## Textauszug
• • • •

Einfuhr- und Ausfuhrabgaben bestimmen sich nach Art. 5 Nr. 20 und Nr. 21 des UZK. Sie sind gemäß § 3 Abs. 3 Satz 1 Steuern i.S.d. AO.
Die Vorschrift – obschon bereits seit den 70er Jahren des 20. Jahrhunderts existent – hatte zunächst keine praktische Bedeutung, da in der früheren Fassung ein Satz 3 vorgesehen war, der die Anwendung von einer Rechtsverordnung abhängig machte, die zum Inhalt hatte, dass hinsichtlich des strafrechtlichen Schutzes eine entsprechende gegenseitige Schutzvorschrift im anderen Mitgliedsstaat existierte. Da eine entsprechende Verordnung nie erlassen wurde, konnte Abs. 6 nicht zur Anwendung kommen.[1] Satz 3 mit dem Erfordernis der Verordnung über den gegenseitigen strafrechtlichen Schutz wurde jedoch mit dem Jahressteuergesetz 2010[2] mit Wirkung zum 14.10.2010 gestrichen.[3]
Für die Strafbarkeit als Steuerhinterziehung kommt es gemäß Abs. 6 Satz 1 nicht darauf an, ob diese Abgaben in Deutschland oder in einem anderen Mitgliedsstaat der Europäischen Union verwaltet werden. Neben den Mitgliedsstaaten der EU werden auch Staaten erfasst, die eine Europäische Freihandelsassoziation einbezogen sind. Dies sind derzeit Norwegen, Island, Liechtenstein und die Schweiz. Gleiches gilt gemäß Satz 2 für die Umsatzsteuer und die harmonisierten Verbrauchssteuern. Dies allerdings nur für Mitgliedsstaaten der EU, da es über diesen Kreis hinaus keine harmonisierten Umsatzsteuer- und Verbrauchssteuerregelungen geben kann.

• • • •

## Ausgewählte Datensätze
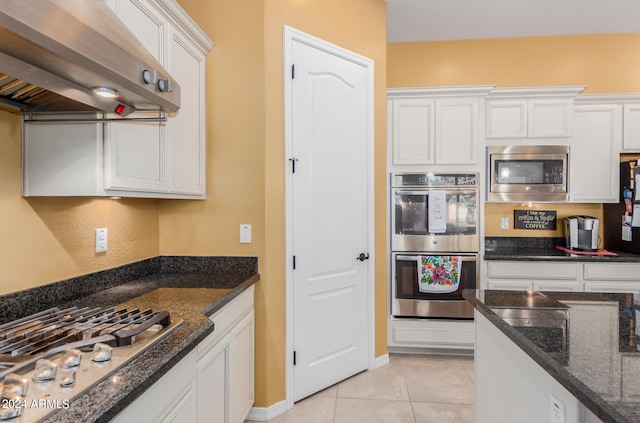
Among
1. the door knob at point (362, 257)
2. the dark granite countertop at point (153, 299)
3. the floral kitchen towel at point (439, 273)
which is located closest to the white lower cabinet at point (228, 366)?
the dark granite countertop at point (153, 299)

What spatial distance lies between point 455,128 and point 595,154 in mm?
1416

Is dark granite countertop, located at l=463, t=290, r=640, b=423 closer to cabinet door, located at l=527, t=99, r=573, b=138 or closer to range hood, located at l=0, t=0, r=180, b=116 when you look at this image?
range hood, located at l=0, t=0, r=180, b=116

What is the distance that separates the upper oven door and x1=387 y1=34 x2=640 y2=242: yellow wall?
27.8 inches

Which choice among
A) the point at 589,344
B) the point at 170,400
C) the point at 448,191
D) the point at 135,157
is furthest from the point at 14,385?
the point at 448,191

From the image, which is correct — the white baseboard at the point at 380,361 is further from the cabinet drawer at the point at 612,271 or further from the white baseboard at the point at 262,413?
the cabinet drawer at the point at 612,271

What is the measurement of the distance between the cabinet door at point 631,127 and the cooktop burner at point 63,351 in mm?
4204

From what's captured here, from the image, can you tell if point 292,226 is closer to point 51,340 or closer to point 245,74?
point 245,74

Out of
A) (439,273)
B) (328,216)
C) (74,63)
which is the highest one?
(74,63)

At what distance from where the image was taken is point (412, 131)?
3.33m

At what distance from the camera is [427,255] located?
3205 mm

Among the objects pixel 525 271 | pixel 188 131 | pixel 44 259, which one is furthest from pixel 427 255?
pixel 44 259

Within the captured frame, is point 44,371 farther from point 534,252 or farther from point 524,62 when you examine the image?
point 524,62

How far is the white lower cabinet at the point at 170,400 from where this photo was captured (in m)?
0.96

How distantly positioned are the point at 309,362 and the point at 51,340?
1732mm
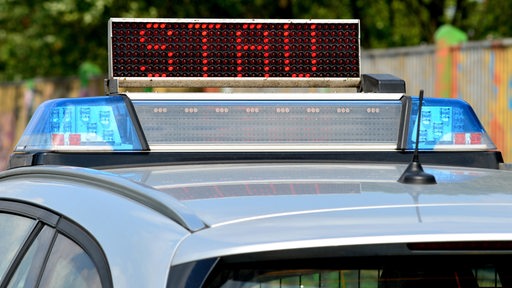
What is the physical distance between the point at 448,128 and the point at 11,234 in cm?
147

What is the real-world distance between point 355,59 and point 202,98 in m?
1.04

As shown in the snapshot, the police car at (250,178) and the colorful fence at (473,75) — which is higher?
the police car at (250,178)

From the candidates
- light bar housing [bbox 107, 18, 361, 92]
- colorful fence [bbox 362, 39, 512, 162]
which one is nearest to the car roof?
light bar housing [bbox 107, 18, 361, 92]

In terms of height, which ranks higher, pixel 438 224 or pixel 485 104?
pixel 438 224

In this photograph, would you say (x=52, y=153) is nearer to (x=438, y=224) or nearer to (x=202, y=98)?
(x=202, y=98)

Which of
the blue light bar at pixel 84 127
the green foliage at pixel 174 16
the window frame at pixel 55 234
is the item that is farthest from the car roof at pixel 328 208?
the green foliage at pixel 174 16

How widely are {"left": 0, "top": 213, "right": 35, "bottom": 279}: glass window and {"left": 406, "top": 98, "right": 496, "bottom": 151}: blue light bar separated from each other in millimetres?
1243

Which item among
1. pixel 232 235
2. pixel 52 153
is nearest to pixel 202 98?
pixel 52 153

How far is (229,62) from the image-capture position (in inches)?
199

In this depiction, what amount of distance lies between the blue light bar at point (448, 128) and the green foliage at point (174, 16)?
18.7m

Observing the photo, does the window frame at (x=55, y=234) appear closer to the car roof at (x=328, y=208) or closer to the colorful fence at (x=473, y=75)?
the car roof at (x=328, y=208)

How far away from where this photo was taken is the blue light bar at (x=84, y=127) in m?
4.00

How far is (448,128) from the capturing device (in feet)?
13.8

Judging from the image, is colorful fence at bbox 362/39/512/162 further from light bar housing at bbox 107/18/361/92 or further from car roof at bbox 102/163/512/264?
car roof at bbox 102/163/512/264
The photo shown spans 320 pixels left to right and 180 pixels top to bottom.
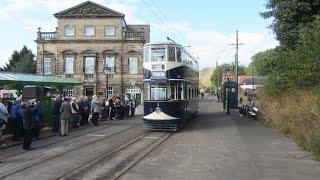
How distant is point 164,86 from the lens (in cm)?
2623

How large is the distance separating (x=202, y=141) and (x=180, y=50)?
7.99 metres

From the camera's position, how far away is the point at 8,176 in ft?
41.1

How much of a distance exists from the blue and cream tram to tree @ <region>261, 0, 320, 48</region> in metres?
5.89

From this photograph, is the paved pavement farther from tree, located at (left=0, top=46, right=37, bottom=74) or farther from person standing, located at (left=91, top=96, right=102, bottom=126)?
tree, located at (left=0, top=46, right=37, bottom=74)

• • • •

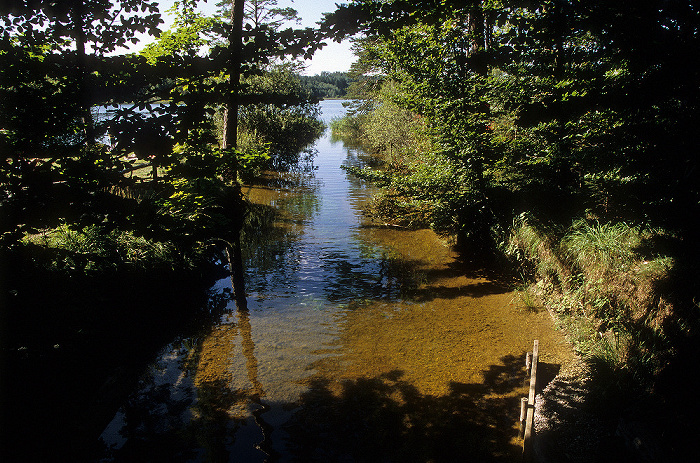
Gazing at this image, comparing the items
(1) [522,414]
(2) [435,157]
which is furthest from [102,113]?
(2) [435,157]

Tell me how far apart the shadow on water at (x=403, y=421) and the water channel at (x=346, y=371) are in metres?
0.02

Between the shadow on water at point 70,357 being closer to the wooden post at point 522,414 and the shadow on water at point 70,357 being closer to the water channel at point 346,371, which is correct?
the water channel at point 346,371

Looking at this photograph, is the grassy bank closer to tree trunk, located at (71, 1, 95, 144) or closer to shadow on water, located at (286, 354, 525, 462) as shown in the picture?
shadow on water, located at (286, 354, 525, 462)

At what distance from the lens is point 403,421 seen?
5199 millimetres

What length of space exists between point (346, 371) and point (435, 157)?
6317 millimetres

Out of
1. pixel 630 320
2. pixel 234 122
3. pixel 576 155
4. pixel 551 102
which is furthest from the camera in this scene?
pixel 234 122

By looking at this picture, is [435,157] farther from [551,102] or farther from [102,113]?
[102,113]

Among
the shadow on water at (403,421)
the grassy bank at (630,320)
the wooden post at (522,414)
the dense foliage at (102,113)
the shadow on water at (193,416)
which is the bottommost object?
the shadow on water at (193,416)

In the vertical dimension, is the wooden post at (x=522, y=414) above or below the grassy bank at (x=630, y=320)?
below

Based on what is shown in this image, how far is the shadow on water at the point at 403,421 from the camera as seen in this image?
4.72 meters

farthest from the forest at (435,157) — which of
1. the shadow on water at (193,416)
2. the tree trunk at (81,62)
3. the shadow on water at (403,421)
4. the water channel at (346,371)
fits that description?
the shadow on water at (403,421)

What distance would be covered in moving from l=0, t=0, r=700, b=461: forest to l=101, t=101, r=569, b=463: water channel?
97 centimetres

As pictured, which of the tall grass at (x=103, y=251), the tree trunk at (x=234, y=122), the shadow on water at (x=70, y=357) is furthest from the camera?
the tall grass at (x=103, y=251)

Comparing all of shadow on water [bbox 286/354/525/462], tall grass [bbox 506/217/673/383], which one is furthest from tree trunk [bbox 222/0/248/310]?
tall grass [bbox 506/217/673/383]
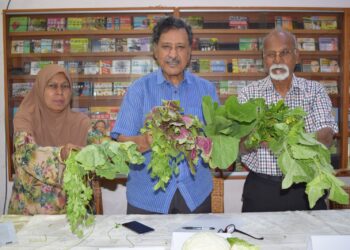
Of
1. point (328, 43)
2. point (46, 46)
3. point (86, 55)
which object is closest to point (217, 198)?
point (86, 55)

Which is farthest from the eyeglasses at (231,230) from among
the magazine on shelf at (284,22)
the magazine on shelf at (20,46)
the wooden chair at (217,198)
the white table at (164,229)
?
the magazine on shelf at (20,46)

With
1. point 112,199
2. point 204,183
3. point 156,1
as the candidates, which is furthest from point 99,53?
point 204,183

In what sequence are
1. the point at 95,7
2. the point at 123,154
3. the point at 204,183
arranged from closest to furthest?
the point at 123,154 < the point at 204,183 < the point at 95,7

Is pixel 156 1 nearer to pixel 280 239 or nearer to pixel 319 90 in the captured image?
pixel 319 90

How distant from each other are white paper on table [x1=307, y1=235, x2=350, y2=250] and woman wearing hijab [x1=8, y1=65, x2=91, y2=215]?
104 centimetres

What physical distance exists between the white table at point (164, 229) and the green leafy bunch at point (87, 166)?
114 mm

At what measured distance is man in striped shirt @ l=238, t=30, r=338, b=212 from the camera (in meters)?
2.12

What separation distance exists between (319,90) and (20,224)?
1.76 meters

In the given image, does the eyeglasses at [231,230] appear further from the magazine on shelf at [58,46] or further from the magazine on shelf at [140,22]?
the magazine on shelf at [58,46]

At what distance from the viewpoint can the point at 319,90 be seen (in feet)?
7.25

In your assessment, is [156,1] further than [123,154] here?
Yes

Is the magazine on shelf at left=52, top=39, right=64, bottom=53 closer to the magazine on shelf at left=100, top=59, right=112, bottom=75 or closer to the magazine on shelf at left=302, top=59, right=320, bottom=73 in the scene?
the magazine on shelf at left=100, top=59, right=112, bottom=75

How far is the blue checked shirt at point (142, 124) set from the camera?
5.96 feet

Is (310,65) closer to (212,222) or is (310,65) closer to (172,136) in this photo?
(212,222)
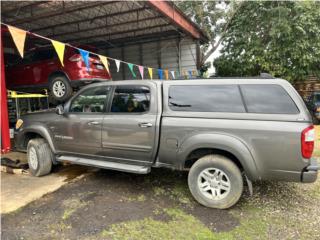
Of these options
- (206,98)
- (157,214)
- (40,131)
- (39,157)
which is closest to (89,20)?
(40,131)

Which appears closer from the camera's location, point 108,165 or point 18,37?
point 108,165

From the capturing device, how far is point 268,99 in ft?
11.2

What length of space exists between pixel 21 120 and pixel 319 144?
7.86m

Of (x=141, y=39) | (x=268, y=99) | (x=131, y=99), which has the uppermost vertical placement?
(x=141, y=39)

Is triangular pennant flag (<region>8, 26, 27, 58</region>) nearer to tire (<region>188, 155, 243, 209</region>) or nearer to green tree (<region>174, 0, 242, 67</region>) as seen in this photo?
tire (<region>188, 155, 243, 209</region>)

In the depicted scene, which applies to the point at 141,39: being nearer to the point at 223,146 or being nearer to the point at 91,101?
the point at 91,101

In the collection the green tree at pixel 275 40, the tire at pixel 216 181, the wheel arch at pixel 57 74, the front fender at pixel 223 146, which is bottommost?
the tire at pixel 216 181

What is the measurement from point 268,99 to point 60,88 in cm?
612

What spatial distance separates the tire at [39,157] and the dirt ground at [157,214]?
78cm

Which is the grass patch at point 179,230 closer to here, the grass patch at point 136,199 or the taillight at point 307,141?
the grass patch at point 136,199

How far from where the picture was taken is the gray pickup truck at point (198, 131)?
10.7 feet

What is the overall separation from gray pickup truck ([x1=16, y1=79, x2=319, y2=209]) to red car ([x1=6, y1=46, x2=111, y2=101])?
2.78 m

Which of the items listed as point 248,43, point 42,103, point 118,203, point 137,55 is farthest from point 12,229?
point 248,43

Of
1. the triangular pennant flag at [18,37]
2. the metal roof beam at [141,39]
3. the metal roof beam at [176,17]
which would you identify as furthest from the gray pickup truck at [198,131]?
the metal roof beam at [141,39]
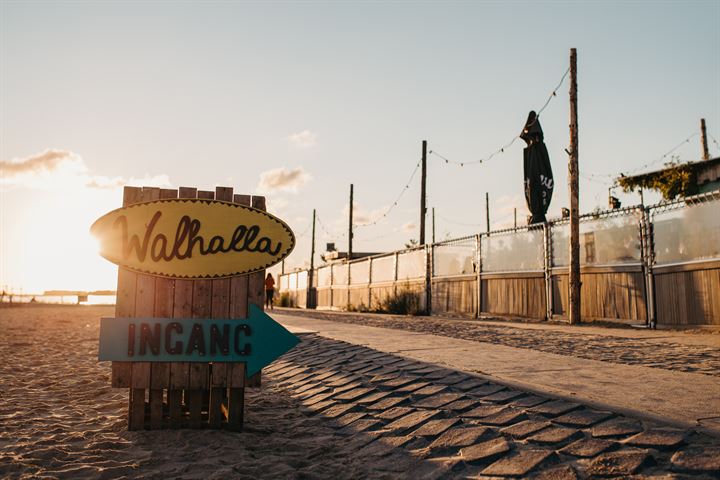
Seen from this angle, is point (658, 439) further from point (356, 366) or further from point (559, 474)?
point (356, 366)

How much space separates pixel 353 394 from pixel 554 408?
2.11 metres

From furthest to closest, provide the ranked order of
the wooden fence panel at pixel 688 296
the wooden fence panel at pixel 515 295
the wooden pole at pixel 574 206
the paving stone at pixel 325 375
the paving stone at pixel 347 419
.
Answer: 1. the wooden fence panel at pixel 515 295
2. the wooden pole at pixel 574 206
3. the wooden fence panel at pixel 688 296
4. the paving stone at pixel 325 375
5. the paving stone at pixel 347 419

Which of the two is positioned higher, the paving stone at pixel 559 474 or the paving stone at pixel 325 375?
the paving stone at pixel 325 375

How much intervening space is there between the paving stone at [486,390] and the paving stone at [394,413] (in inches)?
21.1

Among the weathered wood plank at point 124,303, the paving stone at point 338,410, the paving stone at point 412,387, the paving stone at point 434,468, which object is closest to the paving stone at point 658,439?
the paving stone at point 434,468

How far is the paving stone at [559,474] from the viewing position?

• • • •

## Kurze Aufgabe 1
Fasse den Textauszug in drei Sätzen zusammen.
## Kurze Aufgabe 2
Zähle die Zeilen der Datensätze, in denen die Zeichenfolge „drawer“ vorkommt, und gib nur diese Zahl an.

## Lösung der Aufgabe 1
Einfuhr- und Ausfuhrabgaben sind nach § 3 Abs. 3 Satz 1 Steuern im Sinne der AO. Für ihre Hinterziehung kommt es nach Abs. 6 Satz 1 nicht darauf an, ob sie in Deutschland oder in einem anderen Mitgliedsstaat der EU verwaltet werden, und nach Satz 2 gilt dies für EU-Mitgliedsstaaten auch für die Umsatzsteuer und die harmonisierten Verbrauchssteuern. Die Vorschrift hatte zunächst keine praktische Bedeutung, weil ein früherer Satz 3 eine nie erlassene Rechtsverordnung voraussetzte, doch dieser Satz wurde mit dem Jahressteuergesetz 2010 mit Wirkung zum 14.10.2010 gestrichen.

## Lösung der Aufgabe 2
2